Need a little networking help

watertown28

2[H]4U
Joined
Jan 30, 2007
Messages
2,216
Heres the scoop

I went out and bought a linksys wireless router

This is the one:
http://www.bestbuy.com/site/olspage.jsp?skuId=8741365&type=product&id=1202648529130

Well this is what I wanted to do

I conteced both my desktops that are by it via hardwire. I then went and got the laptop going wireless... all went great.

NOW... heres the problem
I have this switch ( an old linksys ) that I ran a wire from the new wireless rounter to the other room to the switch to hook up the other folding machines. All was going well until the laptop went to sleep and every time it turns off and whatnot it can not conect via the wireless.

Thinking quickly I unhooked the wire that goes to the switch in the other room and BAM... now have an active wireless connection without problems... so my thinking is that the switch is the problem

So here is the question... why is there a conflict? what is the workaround for this? Ive tried all the slots for the wire from the wireless router to the switch... the WAN, uplink and even plugging it into one of the normal slots... it does work, but then the laptop loses the wireless ....

Do I need to go to each comp and set all the IP's manually?

I dont know... I hate to waste all the work of running a 100 ft cord to that room ( via the celing... taking out the tiles to run the cable above it )

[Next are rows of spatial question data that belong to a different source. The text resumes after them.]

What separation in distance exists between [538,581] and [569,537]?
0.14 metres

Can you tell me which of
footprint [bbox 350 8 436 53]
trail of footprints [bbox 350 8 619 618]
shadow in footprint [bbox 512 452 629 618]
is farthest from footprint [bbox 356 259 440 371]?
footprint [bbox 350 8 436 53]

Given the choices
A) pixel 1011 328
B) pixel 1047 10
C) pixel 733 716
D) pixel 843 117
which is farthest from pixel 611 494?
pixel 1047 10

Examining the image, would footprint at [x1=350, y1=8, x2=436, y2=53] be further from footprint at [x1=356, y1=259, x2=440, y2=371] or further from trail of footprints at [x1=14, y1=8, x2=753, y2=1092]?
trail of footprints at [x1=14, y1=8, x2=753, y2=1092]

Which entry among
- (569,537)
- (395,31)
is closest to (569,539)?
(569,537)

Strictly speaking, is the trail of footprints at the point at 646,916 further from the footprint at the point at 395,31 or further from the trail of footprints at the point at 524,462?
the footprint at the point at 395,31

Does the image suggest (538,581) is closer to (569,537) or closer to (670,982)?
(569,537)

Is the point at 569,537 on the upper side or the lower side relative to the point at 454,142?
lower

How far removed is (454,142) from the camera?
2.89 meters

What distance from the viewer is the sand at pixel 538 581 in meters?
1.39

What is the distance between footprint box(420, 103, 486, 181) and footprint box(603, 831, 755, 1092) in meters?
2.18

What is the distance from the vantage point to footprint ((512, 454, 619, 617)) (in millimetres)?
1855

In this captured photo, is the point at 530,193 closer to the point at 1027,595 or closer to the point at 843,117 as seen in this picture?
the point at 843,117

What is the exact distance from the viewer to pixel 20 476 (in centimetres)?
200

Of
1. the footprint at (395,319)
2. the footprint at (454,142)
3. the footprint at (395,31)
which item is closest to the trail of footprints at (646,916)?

On the other note... how does wireless work? can I have multiple comps going on it as wireless? if I would have say 2 comps wired into it, and then chose to have 3 wireless conections to it... could I?I dont know much about wireless myself so.. this is new to me and I dont have a clue how many connections a router can have..... at least wireless
 
You are only limited by the number of IP addresses the router gives out. It probably setup by default to give out 100 IP addresses by DHCP. You can change that in the setup up to a max of I think 253 IP addresses. It will be something like 192.168.0.1 to 192.168.0.254. 192.168.0.1 will be the routers IP so you can't use that. Any way you have more than you will likely need, On the wired side you are only limited by the number of ports you have. Add a switch like you did and you can increase the number of wired PC connected. On the wireless side you just keep adding PC's until the router runs out of IP addresses. The router will probably run out of bandwidth before it runs out of IP addresses. I have two PCs on wireless and I am about to add a third. Then I can start to pull some cables out. You don't have to use static IPs if you don't want to. I do by personal choice. If the DHCP is enabled in the router it will hand out the IPs and make sure no two PCs have the same IP address. If one or more of your PCs is using a static IP make sure it is outside of the range you Router hands out. If two PC's end up with the same IP they will crash your network. They will knock each other off the network in any case. I have no idea why adding in the switch causes your laptop problem. It doesn't make any sense to me unless one of those PCs on the switch has the same IP address as the laptop.
 
You are only limited by the number of IP addresses the router gives out. It probably setup by default to give out 100 IP addresses by DHCP. You can change that in the setup up to a max of I think 253 IP addresses. It will be something like 192.168.0.1 to 192.168.0.254. 192.168.0.1 will be the routers IP so you can't use that. Any way you have more than you will likely need, On the wired side you are only limited by the number of ports you have. Add a switch like you did and you can increase the number of wired PC connected. On the wireless side you just keep adding PC's until the router runs out of IP addresses. The router will probably run out of bandwidth before it runs out of IP addresses. I have two PCs on wireless and I am about to add a third. Then I can start to pull some cables out. You don't have to use static IPs if you don't want to. I do by personal choice. If the DHCP is enabled in the router it will hand out the IPs and make sure no two PCs have the same IP address. If one or more of your PCs is using a static IP make sure it is outside of the range you Router hands out. If two PC's end up with the same IP they will crash your network. They will knock each other off the network in any case. I have no idea why adding in the switch causes your laptop problem. It doesn't make any sense to me unless one of those PCs on the switch has the same IP address as the laptop.

Well after i typed this... I did a little more playing and hooked up the switch, but unplugged the comp on that switch, and still have no problems with the wireless so i am thinking that is was an ip addy conflict... could I be correct on this? If so its looking like I will need to set the IP manually... o those were the days and its been a long long time....
 
If DHCP is enabled on all machines, there shouldn't be any conflicts. Are you sure the machine on the switch doesn't already have a static IP?
 
Check all your PCs and make sure they are all set to obtain an IP address automatically. If you find one that was setup with a static IP that is your problem. Once you switch it to automatic/dynamic that should fix things.